Reputation: 1959
I want to vectorize following loop in C:
for(k = 0; k < SysData->numOfClaGen; k++)
A[k] = B[k] * cos(x1[2 * k] - x1[ind0 + k]);
where, there is no alias between variables and ind0
is a constant. None of the other pointers (A
or B
) point to ind0 and therefore, ind0
remains constant throughout the loop.
When I compile the code with icc, it says that this loop cannot be vectorized due to possible vector dependence. Here is the message:
loop was not vectorized: existence of vector dependence.
I narrowed the problem down and found out that replacing ind0 with a constant number solves the problem. So, I assume that icc thinks A
may point to ind0
and therefore, ind0
may change.
I would like to know how I can help the compiler to know that it is safe to vectorized such loop.
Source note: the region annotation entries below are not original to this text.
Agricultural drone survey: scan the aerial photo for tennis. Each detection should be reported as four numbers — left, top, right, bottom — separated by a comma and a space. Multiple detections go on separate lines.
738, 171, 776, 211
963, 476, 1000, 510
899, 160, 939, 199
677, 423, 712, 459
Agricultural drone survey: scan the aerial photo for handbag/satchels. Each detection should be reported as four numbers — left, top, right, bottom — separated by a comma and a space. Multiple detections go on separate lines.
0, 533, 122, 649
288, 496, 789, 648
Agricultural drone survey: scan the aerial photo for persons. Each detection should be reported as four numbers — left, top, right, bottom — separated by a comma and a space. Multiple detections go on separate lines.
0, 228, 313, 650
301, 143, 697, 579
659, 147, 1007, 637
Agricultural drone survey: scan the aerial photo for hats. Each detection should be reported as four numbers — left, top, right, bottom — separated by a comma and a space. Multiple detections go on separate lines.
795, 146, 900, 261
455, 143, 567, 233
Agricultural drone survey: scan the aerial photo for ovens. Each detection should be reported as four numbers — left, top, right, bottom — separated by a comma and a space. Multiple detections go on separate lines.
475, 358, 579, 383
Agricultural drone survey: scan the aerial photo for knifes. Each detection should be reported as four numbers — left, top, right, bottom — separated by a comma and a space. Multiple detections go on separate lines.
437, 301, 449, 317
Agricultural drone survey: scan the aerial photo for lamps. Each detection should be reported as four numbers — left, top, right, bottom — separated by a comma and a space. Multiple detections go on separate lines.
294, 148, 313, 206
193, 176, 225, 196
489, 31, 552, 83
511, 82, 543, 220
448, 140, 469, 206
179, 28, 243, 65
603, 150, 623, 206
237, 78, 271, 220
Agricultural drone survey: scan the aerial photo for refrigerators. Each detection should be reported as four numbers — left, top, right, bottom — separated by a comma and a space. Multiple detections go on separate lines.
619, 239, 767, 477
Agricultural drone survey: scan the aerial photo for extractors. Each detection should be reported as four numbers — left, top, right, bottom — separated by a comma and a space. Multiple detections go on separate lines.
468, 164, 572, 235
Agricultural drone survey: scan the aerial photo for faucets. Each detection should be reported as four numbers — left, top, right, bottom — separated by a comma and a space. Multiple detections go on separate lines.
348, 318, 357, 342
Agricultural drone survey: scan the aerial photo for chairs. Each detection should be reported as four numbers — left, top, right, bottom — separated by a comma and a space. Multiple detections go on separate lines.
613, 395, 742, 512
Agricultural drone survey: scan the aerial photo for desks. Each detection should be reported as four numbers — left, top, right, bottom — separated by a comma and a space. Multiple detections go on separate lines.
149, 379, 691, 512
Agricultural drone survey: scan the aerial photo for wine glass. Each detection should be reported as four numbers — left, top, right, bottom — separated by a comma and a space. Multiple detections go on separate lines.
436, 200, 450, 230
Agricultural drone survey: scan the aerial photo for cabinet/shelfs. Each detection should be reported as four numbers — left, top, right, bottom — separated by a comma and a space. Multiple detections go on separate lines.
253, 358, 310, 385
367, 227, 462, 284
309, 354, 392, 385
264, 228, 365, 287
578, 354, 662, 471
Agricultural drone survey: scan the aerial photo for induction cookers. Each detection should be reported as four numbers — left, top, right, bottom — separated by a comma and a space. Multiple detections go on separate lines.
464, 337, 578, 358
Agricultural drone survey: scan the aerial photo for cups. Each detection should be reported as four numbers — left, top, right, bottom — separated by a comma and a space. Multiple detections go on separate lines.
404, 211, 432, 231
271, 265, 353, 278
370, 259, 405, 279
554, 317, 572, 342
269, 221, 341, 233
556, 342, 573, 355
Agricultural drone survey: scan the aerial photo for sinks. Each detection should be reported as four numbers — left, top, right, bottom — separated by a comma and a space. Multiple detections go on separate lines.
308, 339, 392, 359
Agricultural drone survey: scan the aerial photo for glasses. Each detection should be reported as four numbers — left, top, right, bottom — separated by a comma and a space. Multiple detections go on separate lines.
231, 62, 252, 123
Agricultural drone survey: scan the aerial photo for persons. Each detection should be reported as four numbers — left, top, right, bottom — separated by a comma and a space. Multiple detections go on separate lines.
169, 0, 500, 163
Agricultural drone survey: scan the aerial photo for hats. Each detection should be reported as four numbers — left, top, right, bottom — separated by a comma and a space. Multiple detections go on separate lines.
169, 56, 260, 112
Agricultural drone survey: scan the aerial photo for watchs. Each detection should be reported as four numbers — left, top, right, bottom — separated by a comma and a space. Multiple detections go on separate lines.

Thanks in advance for your help.
Upvotes: 0
Views: 1781
Reputation: 620
icc was changed a year ago to set -ansi-alias as a default for linux and Mac. For Windows, this default can't be counted on, as it conflicts with Microsoft usage. This option is equivalent to gcc -fstrict-aliasing, which has been a default since gcc 3.0. I think it's much better to set this option than to set ivdep restrict or simd for such a limited issue. Although it's not well documented, icc treats __restrict the same as gcc and doesn't require the restrict or C99 option to accept it. In principle, it should come into play only for the objects being modified (A[] in the example above). Strangely, __restrict has a slightly different meaning for MSVC++. It permits non-vector optimizations which might otherwise be prevented by possible dependencies, but doesn't enable vectorization (but it might apply to the present case).
Upvotes: 0
Reputation: 26205
Use of the restrict
modifier for pointers asserts to the compiler that there is no aliasing. This keyword was introduced in C99. C++ does not support it, but many C++ compilers support __restrict
as an equivalent proprietary extension. With the Intel compiler, one has to enable use of restrict
by adding the command line flag -restrict
(Linux) or /Qrestrict
(Windows). In the following version of your code the loop is vectorized as desired when using Intel compiler version 13.1.3.198:
#include <math.h>
struct bar {
int numOfClaGen;
};
void foo (double * restrict A,
const double * restrict B,
const double * restrict x1,
const struct bar * restrict SysData,
const int ind0)
{
int k;
for (k = 0; k < SysData->numOfClaGen; k++) {
A[k] = B[k] * cos(x1[2 * k] - x1[ind0 + k]);
}
}
Invoking the compiler as follows (on a 64-bit Windows system)
icl /c /Ox /QxHost /Qrestrict /Qvec-report2 vectorize.c
the compiler reported
vectorize.c(14): (col. 5) remark: LOOP WAS VECTORIZED.
Upvotes: 1
Reputation: 9779
Add #pragma ivdep
in front of the for loop, it instructs the compiler to ignore assumed vector dependencies.
#pragma ivdep
for(k = 0; k < SysData->numOfClaGen; k++)
A[k] = B[k] * cos(x1[2 * k] - x1[ind0 + k]);
for more info about ivdep, see icc doc
Upvotes: 2